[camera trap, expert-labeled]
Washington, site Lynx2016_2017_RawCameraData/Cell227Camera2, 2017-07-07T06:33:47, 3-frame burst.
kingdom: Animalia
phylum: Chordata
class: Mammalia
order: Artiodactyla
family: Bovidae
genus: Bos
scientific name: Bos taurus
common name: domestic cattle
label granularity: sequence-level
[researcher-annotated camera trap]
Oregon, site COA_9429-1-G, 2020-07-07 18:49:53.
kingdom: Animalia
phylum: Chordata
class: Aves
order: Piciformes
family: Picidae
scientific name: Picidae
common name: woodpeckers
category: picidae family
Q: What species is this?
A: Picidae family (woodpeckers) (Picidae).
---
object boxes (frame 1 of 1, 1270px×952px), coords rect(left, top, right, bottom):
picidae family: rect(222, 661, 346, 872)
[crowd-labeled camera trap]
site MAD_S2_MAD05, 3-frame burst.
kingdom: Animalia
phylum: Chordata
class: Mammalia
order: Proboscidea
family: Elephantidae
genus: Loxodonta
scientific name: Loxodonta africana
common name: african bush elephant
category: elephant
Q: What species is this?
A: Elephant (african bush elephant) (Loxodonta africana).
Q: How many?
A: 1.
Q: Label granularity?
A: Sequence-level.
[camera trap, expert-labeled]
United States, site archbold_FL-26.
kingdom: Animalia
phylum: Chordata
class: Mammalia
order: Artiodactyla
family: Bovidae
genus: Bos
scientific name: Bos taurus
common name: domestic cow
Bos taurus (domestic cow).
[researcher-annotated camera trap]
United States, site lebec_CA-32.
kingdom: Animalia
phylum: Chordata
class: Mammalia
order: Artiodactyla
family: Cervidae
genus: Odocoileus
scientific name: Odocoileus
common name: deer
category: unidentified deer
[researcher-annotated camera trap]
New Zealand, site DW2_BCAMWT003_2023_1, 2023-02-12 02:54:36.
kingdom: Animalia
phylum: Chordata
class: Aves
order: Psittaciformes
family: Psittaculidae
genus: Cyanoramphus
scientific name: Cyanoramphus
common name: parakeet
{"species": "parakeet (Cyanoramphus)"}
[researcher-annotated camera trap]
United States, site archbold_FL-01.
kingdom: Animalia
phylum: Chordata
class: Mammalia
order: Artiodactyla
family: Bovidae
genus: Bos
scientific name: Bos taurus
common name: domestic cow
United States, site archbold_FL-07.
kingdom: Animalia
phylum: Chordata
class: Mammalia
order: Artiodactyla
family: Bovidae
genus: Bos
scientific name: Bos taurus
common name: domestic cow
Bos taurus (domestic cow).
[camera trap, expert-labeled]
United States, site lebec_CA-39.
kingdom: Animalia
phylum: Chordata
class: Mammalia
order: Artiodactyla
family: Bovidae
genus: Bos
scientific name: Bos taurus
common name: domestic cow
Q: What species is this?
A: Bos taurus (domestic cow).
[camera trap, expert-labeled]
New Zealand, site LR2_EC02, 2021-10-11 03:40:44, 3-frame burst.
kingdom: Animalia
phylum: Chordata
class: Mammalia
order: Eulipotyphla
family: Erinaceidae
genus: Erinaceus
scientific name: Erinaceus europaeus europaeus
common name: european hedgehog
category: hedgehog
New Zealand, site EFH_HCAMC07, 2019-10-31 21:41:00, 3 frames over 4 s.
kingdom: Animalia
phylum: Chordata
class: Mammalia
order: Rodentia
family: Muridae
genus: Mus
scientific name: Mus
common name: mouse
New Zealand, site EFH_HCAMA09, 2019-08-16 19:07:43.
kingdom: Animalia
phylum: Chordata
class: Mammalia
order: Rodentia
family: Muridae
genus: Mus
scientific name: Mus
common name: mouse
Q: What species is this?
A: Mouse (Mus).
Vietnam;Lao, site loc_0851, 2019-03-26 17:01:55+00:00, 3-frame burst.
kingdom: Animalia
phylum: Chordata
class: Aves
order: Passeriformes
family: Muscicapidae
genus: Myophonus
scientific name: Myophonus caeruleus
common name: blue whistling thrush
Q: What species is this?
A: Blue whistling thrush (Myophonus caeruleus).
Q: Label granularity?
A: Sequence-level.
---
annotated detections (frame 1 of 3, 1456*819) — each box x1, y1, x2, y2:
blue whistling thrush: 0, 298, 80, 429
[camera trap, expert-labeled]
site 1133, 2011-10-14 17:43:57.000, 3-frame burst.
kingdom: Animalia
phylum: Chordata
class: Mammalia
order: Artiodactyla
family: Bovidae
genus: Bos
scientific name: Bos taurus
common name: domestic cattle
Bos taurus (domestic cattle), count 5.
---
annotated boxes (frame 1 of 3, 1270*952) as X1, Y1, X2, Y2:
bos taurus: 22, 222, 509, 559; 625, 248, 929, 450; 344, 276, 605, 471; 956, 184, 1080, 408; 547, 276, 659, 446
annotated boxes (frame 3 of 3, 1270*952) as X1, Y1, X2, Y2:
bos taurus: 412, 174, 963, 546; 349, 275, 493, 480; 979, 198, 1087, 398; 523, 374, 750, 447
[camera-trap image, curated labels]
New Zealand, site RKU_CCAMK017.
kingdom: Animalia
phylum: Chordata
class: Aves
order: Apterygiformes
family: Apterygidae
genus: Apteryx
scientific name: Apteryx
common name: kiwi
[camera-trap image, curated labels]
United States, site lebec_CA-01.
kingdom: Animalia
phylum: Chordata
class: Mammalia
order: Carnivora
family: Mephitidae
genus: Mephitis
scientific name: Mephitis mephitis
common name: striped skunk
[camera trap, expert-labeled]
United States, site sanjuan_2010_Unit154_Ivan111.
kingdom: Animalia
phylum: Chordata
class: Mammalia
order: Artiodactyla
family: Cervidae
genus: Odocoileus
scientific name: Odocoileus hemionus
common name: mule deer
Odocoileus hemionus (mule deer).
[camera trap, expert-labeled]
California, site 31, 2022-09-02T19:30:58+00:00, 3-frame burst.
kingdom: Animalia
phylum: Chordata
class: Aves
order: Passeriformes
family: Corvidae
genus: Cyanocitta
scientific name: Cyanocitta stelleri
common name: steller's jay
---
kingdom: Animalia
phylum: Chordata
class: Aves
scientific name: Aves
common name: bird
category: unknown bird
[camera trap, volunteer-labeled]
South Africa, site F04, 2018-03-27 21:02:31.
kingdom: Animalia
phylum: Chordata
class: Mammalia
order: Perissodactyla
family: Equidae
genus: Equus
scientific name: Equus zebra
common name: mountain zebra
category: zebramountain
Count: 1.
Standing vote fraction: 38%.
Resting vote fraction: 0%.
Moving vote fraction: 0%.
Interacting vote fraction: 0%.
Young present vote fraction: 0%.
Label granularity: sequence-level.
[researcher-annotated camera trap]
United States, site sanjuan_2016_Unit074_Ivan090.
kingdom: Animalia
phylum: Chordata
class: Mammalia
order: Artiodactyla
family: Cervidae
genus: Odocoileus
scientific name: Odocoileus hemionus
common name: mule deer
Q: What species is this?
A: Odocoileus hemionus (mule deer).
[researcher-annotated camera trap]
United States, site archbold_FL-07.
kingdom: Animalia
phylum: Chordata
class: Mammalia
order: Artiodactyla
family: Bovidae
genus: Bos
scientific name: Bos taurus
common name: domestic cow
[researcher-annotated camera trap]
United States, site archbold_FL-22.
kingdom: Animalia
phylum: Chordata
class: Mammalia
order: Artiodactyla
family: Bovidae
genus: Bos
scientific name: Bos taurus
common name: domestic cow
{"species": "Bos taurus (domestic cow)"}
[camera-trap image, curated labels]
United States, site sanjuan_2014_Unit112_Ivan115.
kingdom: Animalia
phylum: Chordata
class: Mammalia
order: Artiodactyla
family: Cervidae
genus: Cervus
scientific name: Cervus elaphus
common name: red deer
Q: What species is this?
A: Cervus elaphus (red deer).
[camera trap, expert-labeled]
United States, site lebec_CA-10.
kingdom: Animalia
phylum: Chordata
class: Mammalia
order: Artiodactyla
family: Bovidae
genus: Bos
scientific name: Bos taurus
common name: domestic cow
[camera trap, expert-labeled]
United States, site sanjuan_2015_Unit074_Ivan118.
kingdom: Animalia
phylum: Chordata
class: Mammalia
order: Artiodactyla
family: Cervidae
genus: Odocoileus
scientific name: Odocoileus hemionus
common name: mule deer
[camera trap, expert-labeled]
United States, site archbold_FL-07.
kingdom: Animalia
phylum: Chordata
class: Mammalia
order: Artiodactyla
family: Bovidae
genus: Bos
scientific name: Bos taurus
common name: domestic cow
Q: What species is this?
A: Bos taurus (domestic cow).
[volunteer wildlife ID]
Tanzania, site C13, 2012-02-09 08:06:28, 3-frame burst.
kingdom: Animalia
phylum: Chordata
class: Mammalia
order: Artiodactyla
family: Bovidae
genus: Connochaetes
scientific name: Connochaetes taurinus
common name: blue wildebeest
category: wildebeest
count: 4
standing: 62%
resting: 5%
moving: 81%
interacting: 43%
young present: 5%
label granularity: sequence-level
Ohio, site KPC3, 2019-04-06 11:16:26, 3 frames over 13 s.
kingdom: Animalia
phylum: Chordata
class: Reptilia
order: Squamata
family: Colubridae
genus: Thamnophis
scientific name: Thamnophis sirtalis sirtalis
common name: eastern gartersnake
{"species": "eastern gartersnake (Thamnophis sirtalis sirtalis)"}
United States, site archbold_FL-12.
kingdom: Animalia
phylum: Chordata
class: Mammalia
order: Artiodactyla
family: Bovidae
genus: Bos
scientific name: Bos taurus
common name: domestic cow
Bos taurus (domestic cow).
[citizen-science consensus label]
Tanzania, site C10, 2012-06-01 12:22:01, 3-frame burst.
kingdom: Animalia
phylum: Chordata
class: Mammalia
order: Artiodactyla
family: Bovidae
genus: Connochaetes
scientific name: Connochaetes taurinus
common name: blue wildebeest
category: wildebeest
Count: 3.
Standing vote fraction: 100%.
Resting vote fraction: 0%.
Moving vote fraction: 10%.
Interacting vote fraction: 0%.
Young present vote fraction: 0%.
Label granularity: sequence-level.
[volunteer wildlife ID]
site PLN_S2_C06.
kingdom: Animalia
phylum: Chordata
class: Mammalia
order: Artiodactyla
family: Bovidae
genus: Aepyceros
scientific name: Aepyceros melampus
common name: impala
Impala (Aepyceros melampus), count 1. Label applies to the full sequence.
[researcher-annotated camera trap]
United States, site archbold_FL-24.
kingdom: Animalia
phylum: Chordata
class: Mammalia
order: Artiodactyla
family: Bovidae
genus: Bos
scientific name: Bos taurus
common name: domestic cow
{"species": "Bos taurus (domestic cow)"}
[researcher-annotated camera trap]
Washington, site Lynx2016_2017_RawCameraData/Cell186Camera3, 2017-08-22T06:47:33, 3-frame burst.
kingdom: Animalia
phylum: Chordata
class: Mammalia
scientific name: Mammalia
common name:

** WHAT YOU NEED TO DO **
Everything from the line with "common name: red deer" through the line with "United States, site sanjuan_2015_Unit074_Ivan118." should be written out exactly as it appears above, end lines included, and nothing outside that range.

** TASK ANSWER **
common name: red deer
Q: What species is this?
A: Cervus elaphus (red deer).
[camera trap, expert-labeled]
United States, site lebec_CA-10.
kingdom: Animalia
phylum: Chordata
class: Mammalia
order: Artiodactyla
family: Bovidae
genus: Bos
scientific name: Bos taurus
common name: domestic cow
[camera trap, expert-labeled]
United States, site sanjuan_2015_Unit074_Ivan118.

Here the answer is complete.